BEIJING - The interest tax imposed by the Chinese government on personal bank savings has been met with widespread public opposition, a survey reveals.

The survey, conducted jointly by China Youth Daily and QQ.com, revealed that 93.7% of the 6,723 respondents considered the current interest tax "unreasonable".

"It is unfair to charge us once more with interest tax when we have already paid personal income tax," a survey respondent



said.

A 20% tax on savings interest was introduced in 1999, in a bid to reduce mounting individual savings.

Seven years on, despite the tax, the Chinese "hobby" of saving shows no sign of abating, as China's yuan savings deposits reached 15.97 trillion yuan (US$2.1 trillion) by November, up 15.3% on the previous year.

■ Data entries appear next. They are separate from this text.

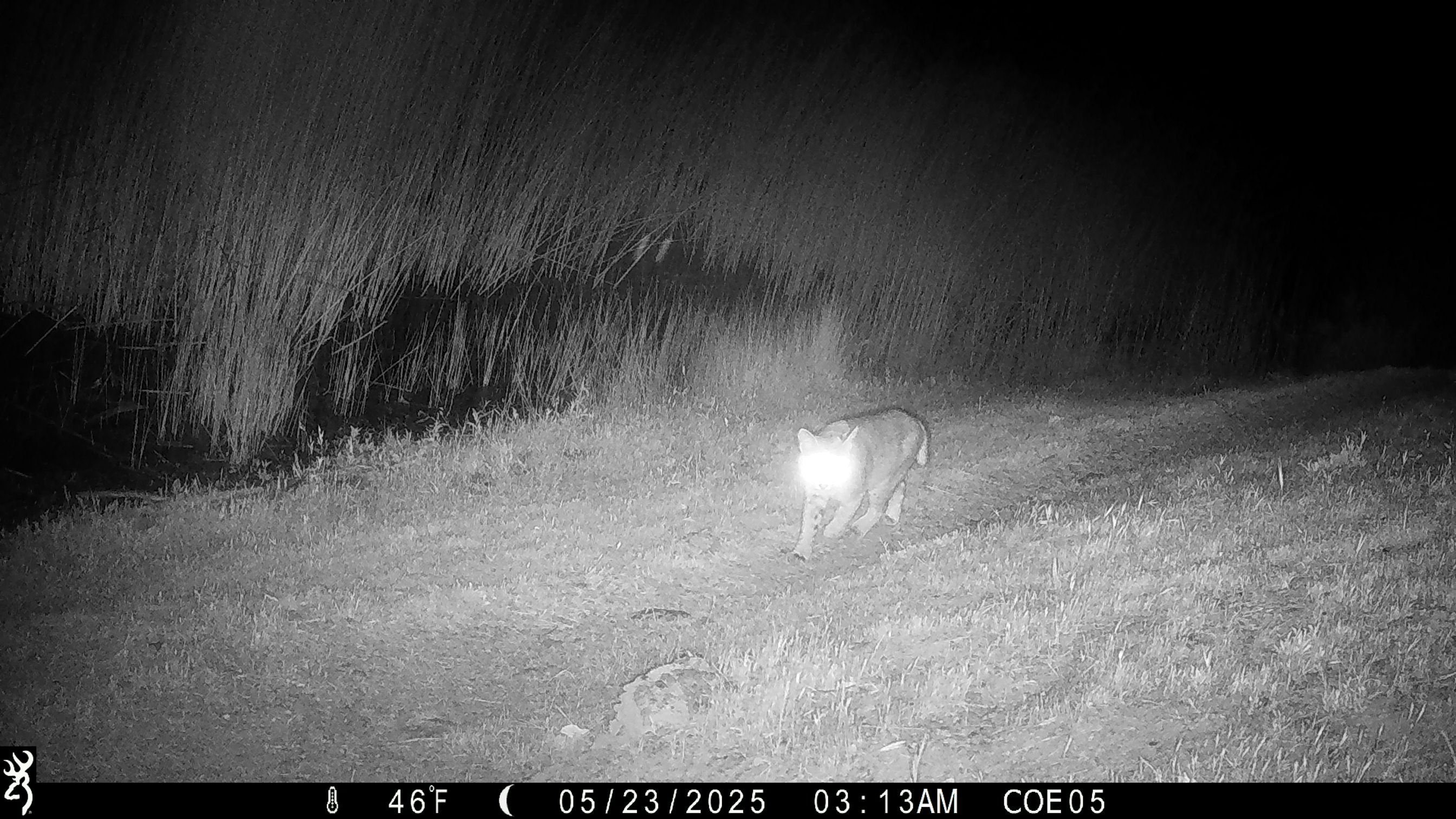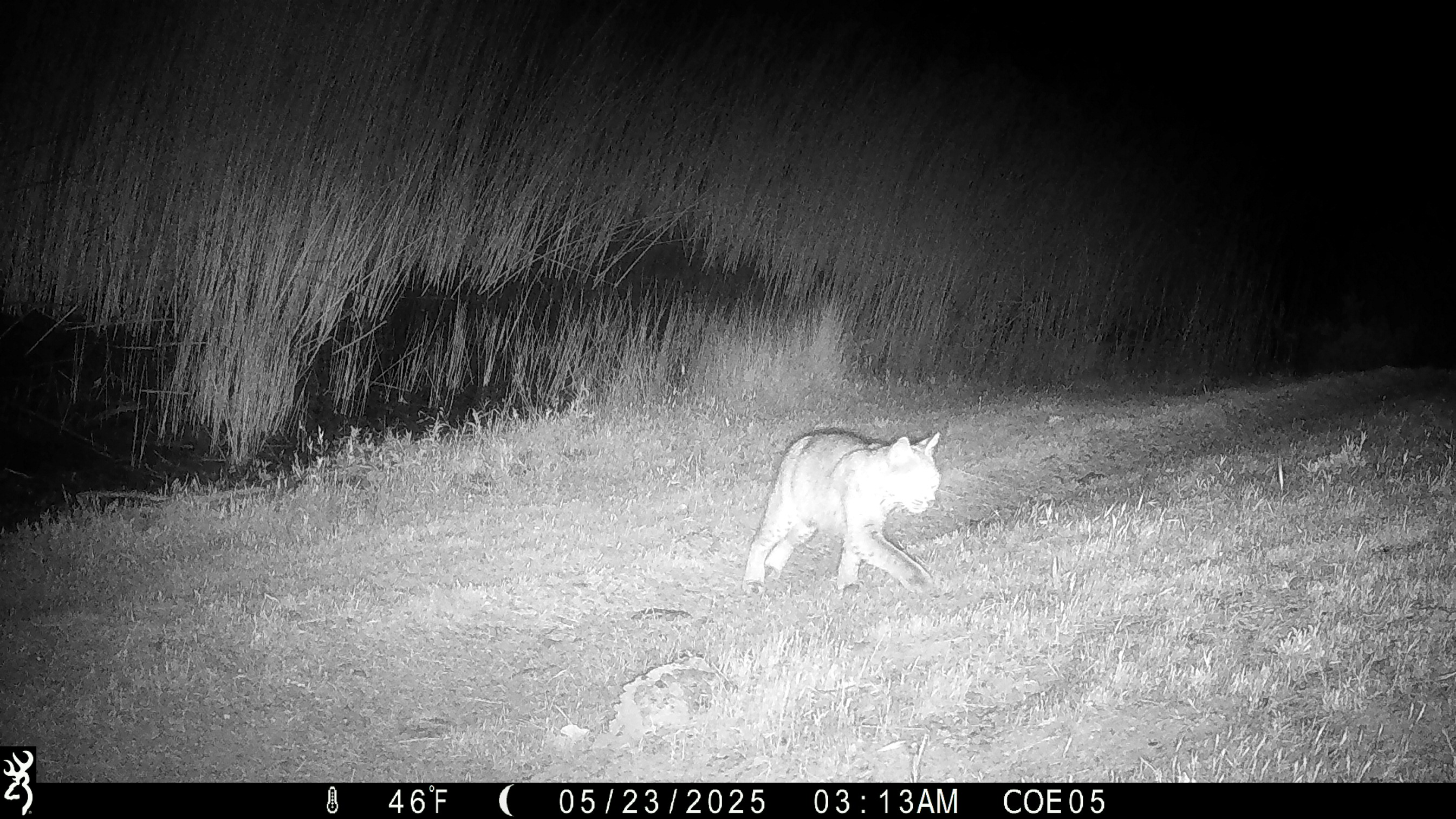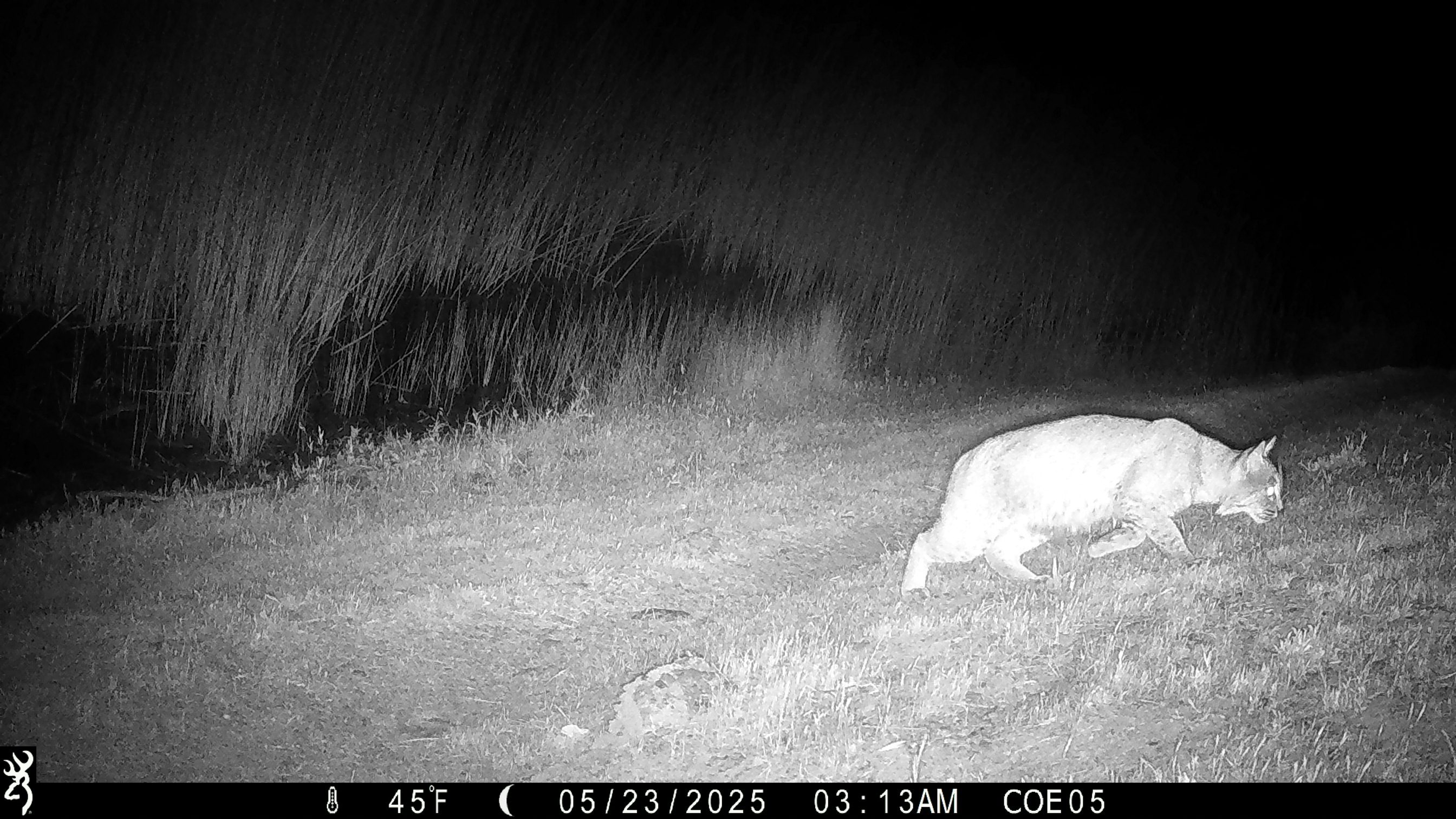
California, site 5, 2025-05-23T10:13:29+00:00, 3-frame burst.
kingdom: Animalia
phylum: Chordata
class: Mammalia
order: Carnivora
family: Felidae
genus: Lynx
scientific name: Lynx rufus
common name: bobcat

The tax has also failed to stimulate consumer spending, as the ultimate consumption rate dropped to the record low of 51% last year.

Opposition to the tax is getting more vocal every year.

According to Chen Liangwen, an economics researcher with Peking University, China's high savings rate is attributable to low consumer confidence stemming from employment uncertainty, as well as costly education, housing and medical care.

"The interest tax levied during the past eight years has proved not to be useful in stimulating consumer spending. It is time for a change," Chen said.

According to Chen, given inflation and the interest tax, the real interest rate on bank deposits is virtually negative.

Facing intense calls for abolishing the interest tax, some Ministry of Finance officials argued last year that the total deposits of the wealthy were far greater than those of the poor, and the affluent paid more tax. But some economists disagree.

"The role of interest tax in coordinating the income gap is limited," said Zhao Xijun, vice dean of the Finance and Security Research Institute at Renmin University of China. "Instead, a more effective tool is to increase financial input into public endeavors."

According to Tan Yaling, a researcher at the Bank of China, the rich have more investment channels, whereas the poor rely more on bank savings.

"The tax chips away at the savings of middle- and low-income families, whereas those with higher wages are relatively unaffected," Tan told Beijing Youth Daily.

The government should adopt different interest tax rates for the rich and the poor, he said.